Passage shown =>
-*-*-
A python script with the entire process is availabe here, you may try it out by yourself.

Processing Large Graph on Kubernetes Cluster

GraphScope is designed for processing large graphs, which are usually hard to fit in the memory of a single machine. With Vineyard as the distributed in-memory data manager, GraphScope supports run on a cluster managed by Kubernetes(k8s).

To continue this tutorial, please ensure that you have a k8s managed cluster and know the credentials for the cluster. (e.g., address of k8s API server, usually stored a ~/.kube/config file.)

Alternatively, you can set up a local k8s cluster for testing with Kind. We provide a script for setup this environment.

# for usage, type -h
./scripts/install_deps.sh --k8s

If you did not install the graphscope package in the above step, you can install a subset of the whole package with client functions only.

pip3 install graphscope-client

Next, let's revisit the example by running on a cluster instead.

how-it-works

The figure shows the flow of execution in the cluster mode. When users run code in the python client, it will:

  • Step 1. Create a session or workspace in GraphScope.
-*-*-
Available data =>
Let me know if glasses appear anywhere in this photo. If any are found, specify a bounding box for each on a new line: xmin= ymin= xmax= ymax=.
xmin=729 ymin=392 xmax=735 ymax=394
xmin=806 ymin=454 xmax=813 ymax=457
-*-*-
Given task 1 => Name every software project that the GraphScope tutorial writes with a capital letter.
Given task 2 => Write out everything in the GraphScope tutorial from "GraphScope is designed" down to "setup this environment.", swapping "tutorial" for "guide".

Full answer 1 => GraphScope, Vineyard, Kubernetes, Kind

Full answer 2 =>
GraphScope is designed for processing large graphs, which are usually hard to fit in the memory of a single machine. With Vineyard as the distributed in-memory data manager, GraphScope supports run on a cluster managed by Kubernetes(k8s).

To continue this guide, please ensure that you have a k8s managed cluster and know the credentials for the cluster. (e.g., address of k8s API server, usually stored a ~/.kube/config file.)

Alternatively, you can set up a local k8s cluster for testing with Kind. We provide a script for setup this environment.